▸ **Parts of the exercise**
**A.** According to the article on the uranium shipment from Poland, how long did planning for this single trip take?
**B.** Extend the article about shipping uranium from Poland to Russia, picking up after its final paragraph.

▸ **Passage to read**
A shipment of bomb-grade uranium arrived at a secure facility in Russia on Monday, sent from a research reactor in Poland as part of a race to secure dangerous radioactive material around the world. There was no way to mistake the shipment for something innocuous like Polish sausage: The trucks were escorted by heavily armed police officers and plastered with large signs saying they carried radioactive material.
"I feel like we're prepared for everything, but you're just a little bit nervous," said Igor Bolshinsky, who is part of a small American team that planned the nuclear road trip. His group was responsible for the transport of the uranium from Poland back to Russia, where it came from in the first place.
The route is complicated: The material will travel by truck to Warsaw, by train to the Baltic port of Gdynia, by boat to the Russian port of Murmansk, and finally by train to a high-security facility in Siberia.
This uranium was never intended for weapons; it was fuel for a small nuclear reactor that scientists use for research. Globally, there are more than 100 research reactors like the one in Poland.
"Most of them were supplied either by the United States or the Soviet Union during the Cold War, and they do all kinds of different work, ranging from training students to even interesting archeology and medical research," says Matthew Bunn, an expert on nuclear security at Harvard University.
These reactors are using highly enriched uranium fuel pure enough for a bomb. Since Sept. 11, 2001, the U.S. government has grown increasingly worried that terrorists could steal the material or buy it. And Bunn says these reactors aren't very well guarded.
"They're just not places where it's plausible that you're ever going to have the kinds of military level security that is really, in my view, appropriate," he says.
A Complicated Move
The solution? Convert the reactor in Poland to run on low-enriched uranium that can't be used in a bomb, then transport the dangerous stuff back where it came from, in this case Russia. Sounds simple enough, right? Guess again: Andrew Bieniawski, the man in charge of the U.S. program to move the fuel, says planning for this single trip took three years.
"There's a lot of diplomatic and technical level -- you have people from the ministry of the economy, you have the director of the reactor, you have coordination with the police and the Special Forces," he says. "So those are just a few of the ones that, off the top of the head, we've had to coordinate with."

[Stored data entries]
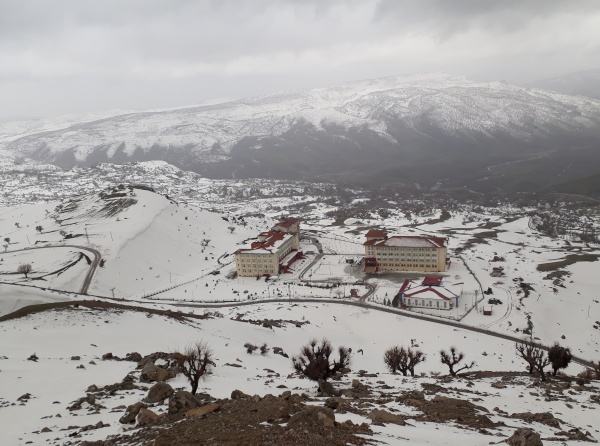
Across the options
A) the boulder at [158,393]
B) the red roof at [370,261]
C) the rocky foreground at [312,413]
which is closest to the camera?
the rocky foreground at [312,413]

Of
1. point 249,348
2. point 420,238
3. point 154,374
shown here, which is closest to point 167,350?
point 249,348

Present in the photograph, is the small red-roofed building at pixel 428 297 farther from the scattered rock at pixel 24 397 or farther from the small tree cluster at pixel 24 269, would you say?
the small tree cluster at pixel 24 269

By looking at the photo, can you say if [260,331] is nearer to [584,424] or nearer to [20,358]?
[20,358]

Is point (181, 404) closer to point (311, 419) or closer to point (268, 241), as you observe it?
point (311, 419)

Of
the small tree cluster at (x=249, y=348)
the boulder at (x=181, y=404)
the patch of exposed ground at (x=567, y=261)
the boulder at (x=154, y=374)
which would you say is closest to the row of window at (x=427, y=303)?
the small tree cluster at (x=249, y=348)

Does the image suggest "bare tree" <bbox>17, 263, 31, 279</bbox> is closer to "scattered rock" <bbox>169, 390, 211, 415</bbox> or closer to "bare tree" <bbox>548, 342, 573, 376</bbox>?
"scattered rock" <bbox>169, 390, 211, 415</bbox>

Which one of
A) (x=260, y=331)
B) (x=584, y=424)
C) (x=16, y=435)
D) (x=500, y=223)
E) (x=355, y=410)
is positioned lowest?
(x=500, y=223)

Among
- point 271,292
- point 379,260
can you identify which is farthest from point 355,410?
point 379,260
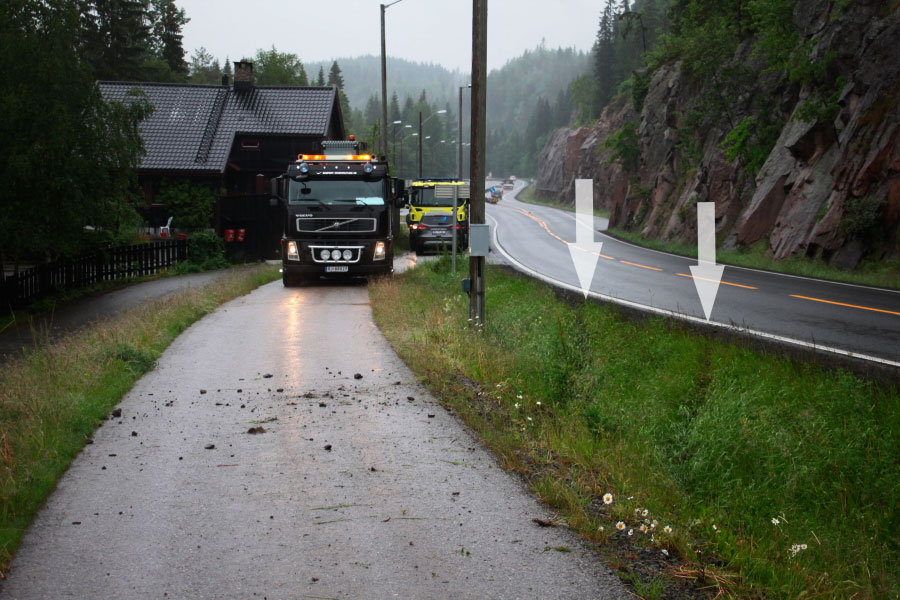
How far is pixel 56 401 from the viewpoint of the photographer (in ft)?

▸ **Responses by task**
**A.** Three years.

**B.**
In April of last year, President Obama set a goal of securing all vulnerable nuclear material in just four years. Every dangerous research reactor probably won't be converted by then, but Bieniawski is hoping to clear out 10 countries. Even that goal seems ambitious.
"It is an aggressive schedule, but I do think we can make it," Bieniawski says.
Russian Cooperation Essential
The global program is moving ahead: In the past three years, Bieniawski's team, part of the Department of Energy's National Nuclear Security Administration, has shut down or converted two dozen reactors in places like China, Bulgaria, Chile and the U.S., which still has several reactors running on bomb-grade fuel. But there's one place the U.S. effort has barely reached.
"One of the biggest and most difficult stumbling blocks at this point is Russia, frankly," says Harvard's Matthew Bunn. "They've been willing to be helpful on converting other country's research reactors, but when it comes to converting their own, which is the world's largest number of research reactors, they've been moving extraordinarily slowly."
But the U.S. needs to tread carefully: Russian cooperation is essential for operations like the one in Poland. In fact, it's a Russian ship that will take the fuel on the leg of its journey from the Polish port to Russia. One by one, the containers are lowered into the hold then covered with heavy plates that will shield the crew from radiation.
After a final check from customs authorities, the boat pulls away from port and the Americans, the Poles and Russians all gather dockside to celebrate with a toast.
Geoff Brumfiel is a reporter with Nature. He covered this story in this week's issue of the journal.